Você consegue imaginar como era viajar de avião na década de 60?

A rotina dos aeroportos e as aeronaves de hoje em nada lembram a “era de ouro” da aviação comercial. Havia mais espaço entre as poltronas, mais comissários de bordo, mesmo o serviço era incomparavelmente melhor do que atualmente. Imagine que a classe executiva que se oferece atualmente era a classe econômica de então!

Olha o tamanho do compartimento para a bagagem de mão!

Claro que tudo isso tinha um custo. Viajar de avião naquela época era um evento para poucos. Os preços das passagens eram extremamente altos.  Só para dar uma ideia, um bilhete aéreo para uma capital que ficasse a uns 2.900 km de São Paulo, como Natal (RN), que hoje custa em torno de US$ 200,00, custava há 50 anos o equivalente a US$ 1.200,00.

Mas, conforme escrevi mais acima, se os preços eram salgados, o serviço de bordo e o conforto das aeronaves eram à altura.

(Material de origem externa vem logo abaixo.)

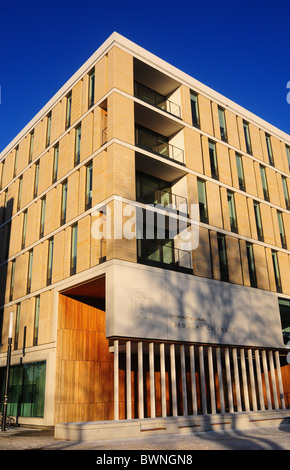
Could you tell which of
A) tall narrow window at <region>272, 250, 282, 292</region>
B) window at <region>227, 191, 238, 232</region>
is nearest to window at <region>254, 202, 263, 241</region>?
tall narrow window at <region>272, 250, 282, 292</region>

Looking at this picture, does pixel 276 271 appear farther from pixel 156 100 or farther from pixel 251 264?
pixel 156 100

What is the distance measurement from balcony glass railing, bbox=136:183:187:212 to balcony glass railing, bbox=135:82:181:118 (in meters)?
5.15

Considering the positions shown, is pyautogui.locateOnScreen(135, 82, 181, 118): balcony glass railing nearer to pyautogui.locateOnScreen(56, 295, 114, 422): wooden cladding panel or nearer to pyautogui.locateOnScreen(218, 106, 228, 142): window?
pyautogui.locateOnScreen(218, 106, 228, 142): window

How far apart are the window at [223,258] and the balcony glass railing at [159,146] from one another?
16.9ft

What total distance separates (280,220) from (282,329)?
790 centimetres

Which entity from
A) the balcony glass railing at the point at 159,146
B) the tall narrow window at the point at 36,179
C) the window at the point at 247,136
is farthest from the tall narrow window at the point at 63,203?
the window at the point at 247,136

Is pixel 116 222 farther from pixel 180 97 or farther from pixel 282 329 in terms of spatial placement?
pixel 282 329

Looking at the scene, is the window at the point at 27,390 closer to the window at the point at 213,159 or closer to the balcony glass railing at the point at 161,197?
the balcony glass railing at the point at 161,197

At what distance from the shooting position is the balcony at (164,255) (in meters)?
20.7

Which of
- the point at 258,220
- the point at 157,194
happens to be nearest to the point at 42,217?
the point at 157,194

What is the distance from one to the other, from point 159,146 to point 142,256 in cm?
871

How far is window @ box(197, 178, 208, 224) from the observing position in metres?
24.6
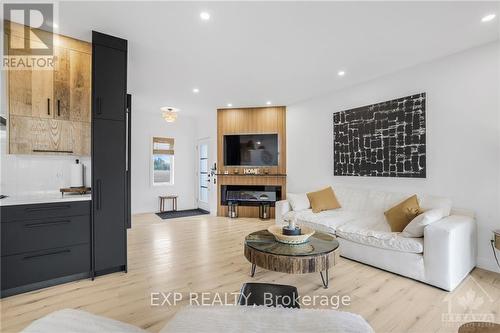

As empresas ofereciam uma série de mimos e pequenos luxos que praticamente não existem mais hoje em dia. Mesmo que você viaje de primeira classe.

Nas viagens de longa distância, as empresas ofereciam refeições completas e bebidas livremente, como vinho, conhaque, licores, champanhe e uísque. O jantar era servido em pratos de porcelana e o vinho, em taça de cristal. Os aviões de grande porte chegavam a contar com 15 comissários de bordo!

O serviço de bordo da nossa antiga Varig chegou a ser premiado como o melhor do mundo pela revista americana “Air Transport World”.

Escolhi algumas fotos para demonstrar como era a “dolce vita” nos céus:

Depois do jantar, o mais popular passatempo era ler – livros, revistas, ou se atualizar com as notícias dos jornais. Só lembrando, ler era um hábito disseminado, pois não havia internet, nem Facebook e nem Twitter.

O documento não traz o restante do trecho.